• [EXCERPTED TEXT]
--- --- ---
The Inhumanity of Australia’s New Offshore Detention Centre
Papua New Guinea authorities arrested 52 offshore detainees previously held on Manus Island in August last year and incarcerated them in the purpose-built Bomana immigration centre. The facility is part of a large prison complex that goes by the same name on the outskirts of Port Moresby.
Opened in April last year, the $24 million centre was funded and built by the Australian Home Affairs Department. And although it’s been reported to be run solely by the PNG Immigration and Citizenship Authority, it’s also been asserted that it’s Canberra-run.
Bomana is the end of the line for certain asylum seekers. Those locked up there had been deemed non-refugees, either via assessment or not. And the centre is designed to be so extreme as to force detainees into giving up hope, despite having spent years prior in immigration limbo.
--- --- ---
• [DATA BLOCK]
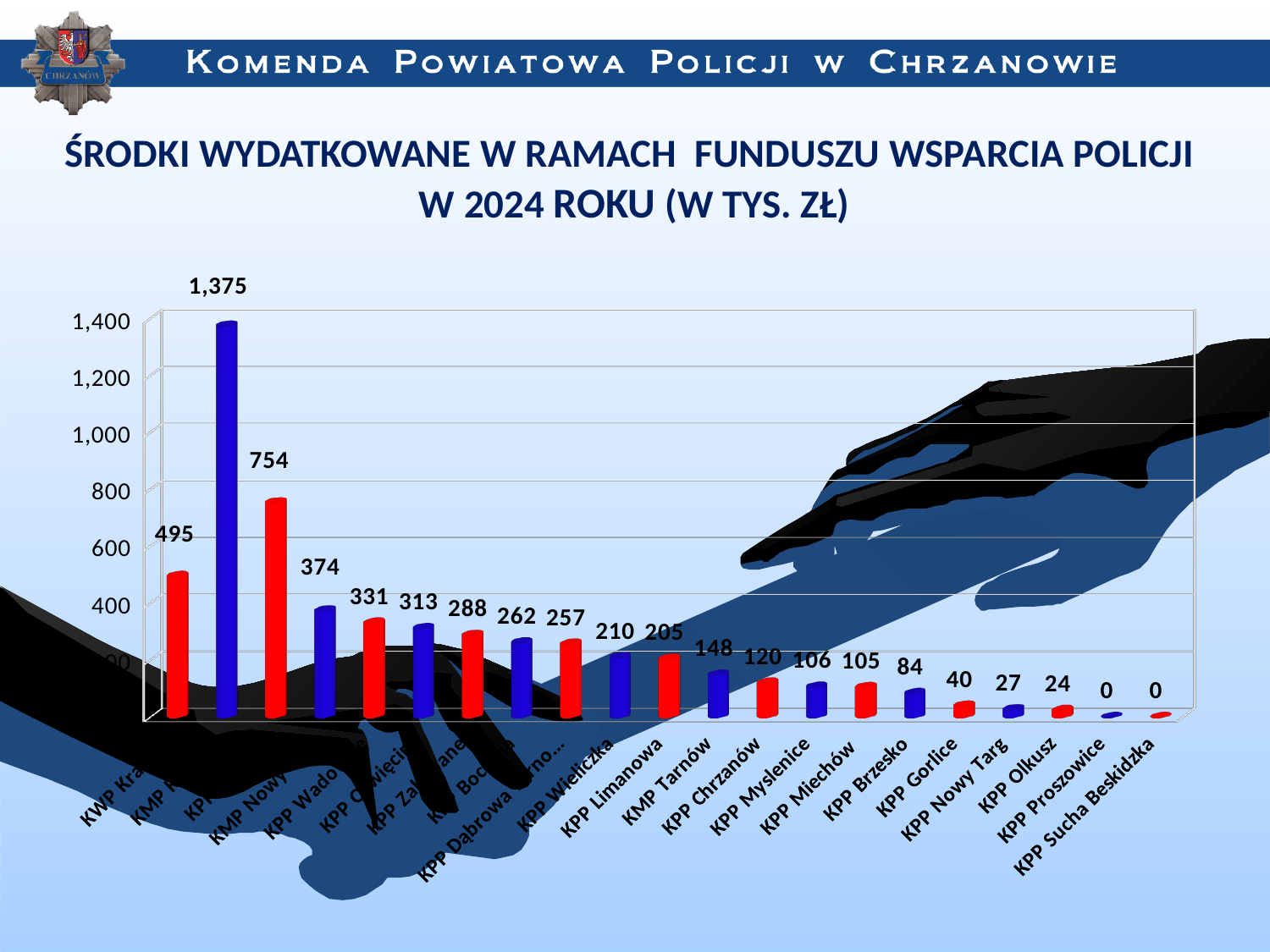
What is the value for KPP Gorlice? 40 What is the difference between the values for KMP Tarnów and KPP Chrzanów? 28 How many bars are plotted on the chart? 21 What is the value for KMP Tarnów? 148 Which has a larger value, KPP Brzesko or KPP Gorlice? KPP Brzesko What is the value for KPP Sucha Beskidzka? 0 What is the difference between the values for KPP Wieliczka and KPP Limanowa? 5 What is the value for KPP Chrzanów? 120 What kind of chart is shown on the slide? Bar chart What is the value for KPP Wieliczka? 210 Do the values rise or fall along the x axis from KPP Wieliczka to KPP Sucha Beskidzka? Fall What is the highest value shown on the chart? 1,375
--- --- ---
Pick up the piece on Australia's offshore detention centre at Bomana right after its final sentence and continue writing it.

• [WRITTEN ANSWER]
And that’s exactly what happened to the men sent to the isolated facility, with no outside contact. The conditions were so torturous that after years of refusing, most signed up to being sent back to their countries of origins.
Although, since doing so, they’re still being housed in Port Moresby not able to be returned as yet.
And as of last week, authorities can hail the operation a complete success, as the final 18 men were released. This was only after some tinkering from rights groups, so these men were offered resettlement in a third country, rather than being forced to return to the land from which they fled.
Employing the techniques of war
“The Bomana detention centre was built by the Australian government for the express purposes of holding the Manus people, who’ve been given negative refugee assessments in Papua New Guinea,” explained Ian Rintoul.
“It’s a deliberately built facility to hold people in an effort to coerce them into signing to go home and deporting them,” the Refugee Action Coalition (RAC) spokesperson told Sydney Criminal Lawyers.
And in relation to how the immigration facility manages to coerce detainees in such an efficient manner, Mr Rintoul likened the circumstances within Bomana to something you might expect to find in “prisoner of war camps from the Second World War”.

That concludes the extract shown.